Como a primeira ação concreta de desobediência civil nessa luta, após a conclusão do processo de licitação, que foi o leilão realizado pelo governo do dia 20 de abril último, liderados pelo cacique kayapó Megaron Txucarramãe indígenas do Parque Nacional do Xingu paralisaram o serviço de travessia da balsa no Rio Xingu.
Os líderes indígenas encaminharam um comunicado ao comando da Polícia Militar de São José do Xingu explicando a ação. “A gente quer fazer um movimento pacífico e por isso pedimos ajuda para que a polícia não deixe os carros descerem para usar a balsa.”
Na correspondência eles informaram que o fechamento da travessia do Rio Xingu é por tempo indeterminado e deixam claro que o motivo do protesto é devido ao leilão realizado de Belo Monte (hidrelétrica do Rio Xingu) da qual não se aceita que o governo mantenha a construção.
A carta aberta do cacique Megaron ao presidente Lula deixa claro os objetivos e a disposição dos índios: Nós não somos bandidos, nós não somos traficantes para sermos tratados assim, o que nós queremos é a não construção da barragem de Belo Monte.
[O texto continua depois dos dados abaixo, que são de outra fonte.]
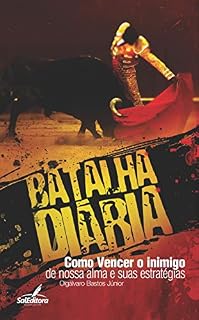 Livro Batalha Diária: prepare-se para vencer a batalha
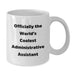 Funny Quote Administrative Assistant Gifts from Men, Father's Day Unique Gifts for Administrative Assistant, White Coffee Mug with Officially The World's Coolest Administrative Assistant - Additional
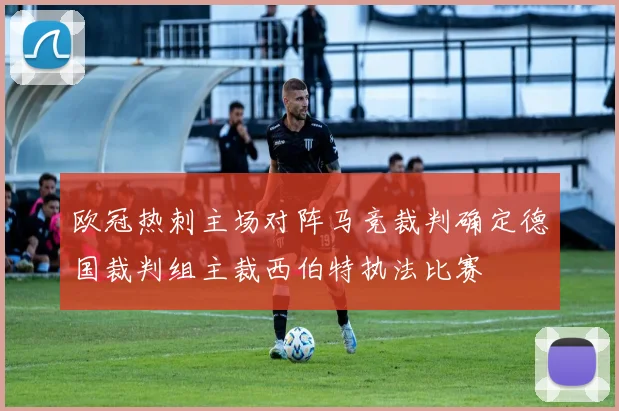 欧冠热刺主场对阵马竞裁判确定德国裁判组主裁西伯特执法比赛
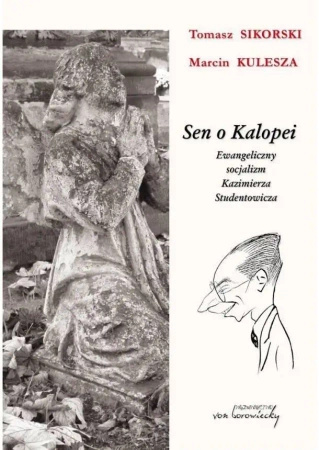 Sen o Kalopei. Ewangeliczny socjalizm... - Mieczysław Ryba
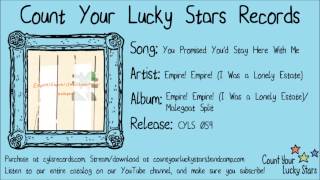 Empire! Empire! (I Was a Lonely Estate) - 02 - You Promised You&#39;d Stay Here With Me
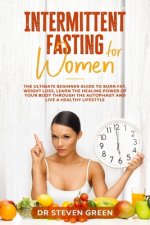 Intermittent fasting for women: The ultimate beginner guide to burn fat, weight loss, learn the healing power of your body through the autophagy and l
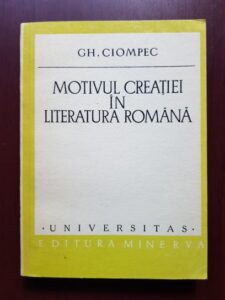 Gheorghe Ciompec - Motivul creatiei in literatura romana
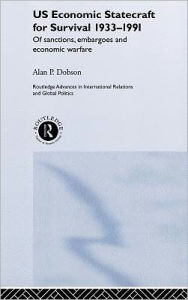 Title: US Economic Statecraft for Survival, 1933-1991: Of Sanctions, Embargoes and Economic Warfare / Edition 1, Author: Alan P. Dobson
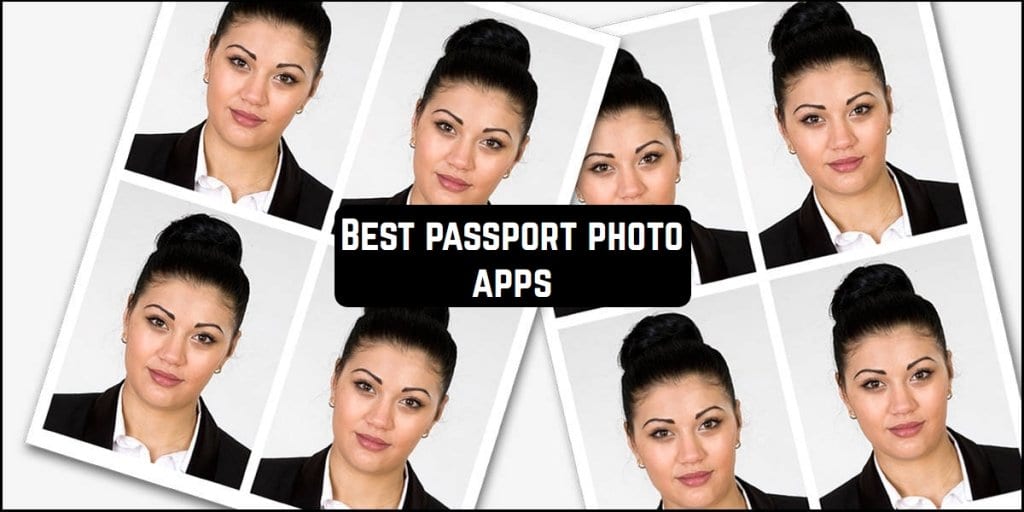13 Best Passport Photo Apps for Android & iOS Freeappsforme Free
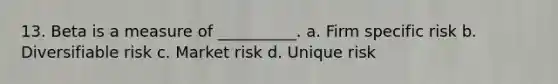 13. Beta is a measure of __________. a. Firm specific risk b. Diversifiable risk c. Market risk d. Unique risk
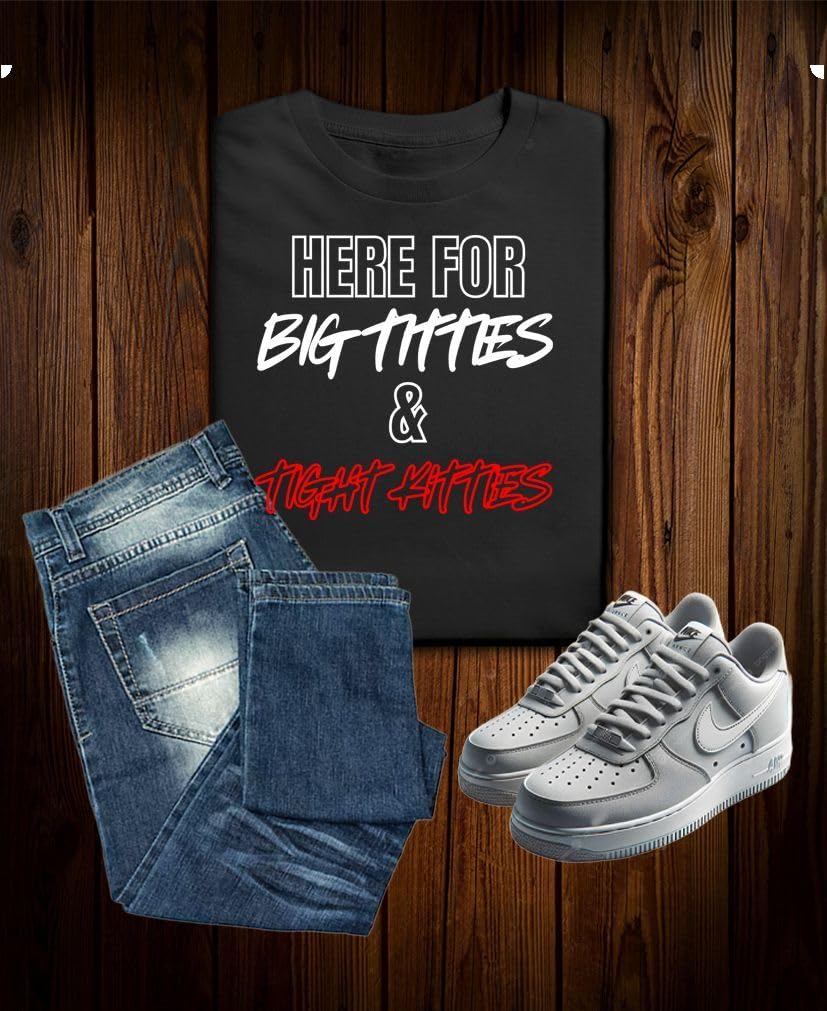 Here for Big Titties and Tight Kitties — Black T-Shirt — existing lifestyle 1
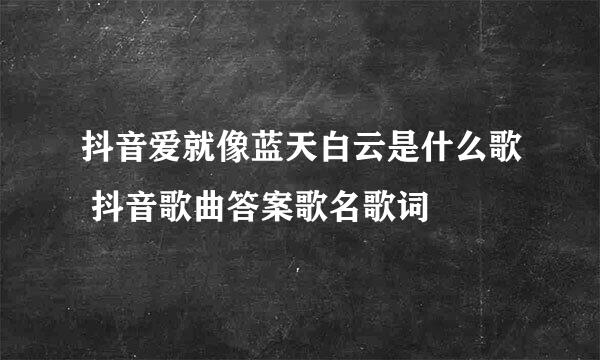 抖音爱就像蓝天白云是什么歌 抖音歌曲答案歌名歌词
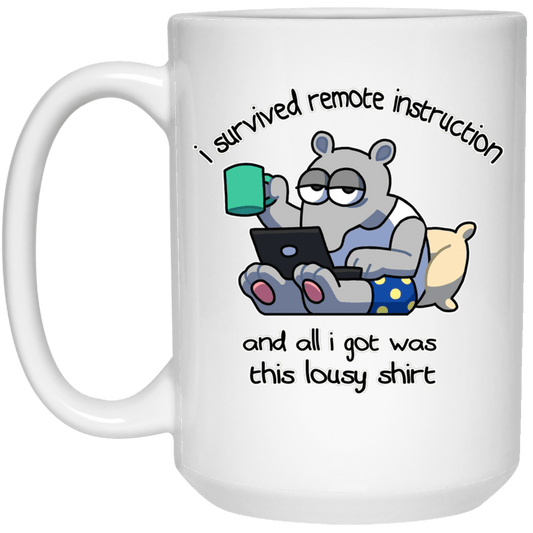
	I Survived Remote Instruction And All I Got Was This Lousy Shirt Mug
Aqui nós não temos armas para enfrentar a força, se Lula fizer isso ele quer acabar com nós como vem demonstrando, mas o mundo inteiro vai poder saber que nós podemos morrer, mas lutando pelo nosso direito.”
Muitas outras ações podem ser realizadas, tais como a recusa decidida e consciente das pessoas em deixar suas terras para dar lugar ao lago, ou mesmo a ocupação dos canteiros e escritórios das empresas impedindo assim o avanço das obras. Cada ação deve ser analisada e assumida no momento, e da forma que se considere estratégicos para a sua prática.
Aqui estão presentes todos os elementos que justificam a desobediência civil, estão presentes: a causa justa, a autoridade arrogante, a lei e a ordem injusta que deve ser desobedecida, o povo consciente organizado e disposto a resistir, a articulação nacional e internacional. Falta ainda melhor articulação com a mídia.
A luta contra essa barragem de Belo Monte tem, pois, todos os ingredientes e as possibilidades de ser a maior experiência de desobediência cível da história na América Latina, com reais possibilidades de ser vencedor e um marco histórico na luta mundial para a salvação do planeta.
*Coordenador do Serviço Paz e Justiça SERPAJ-Brasil
Esse texto foi publicado na revista canadense Relations, nº 744, em novembro de 2010, tratando a temática Violência e Religião.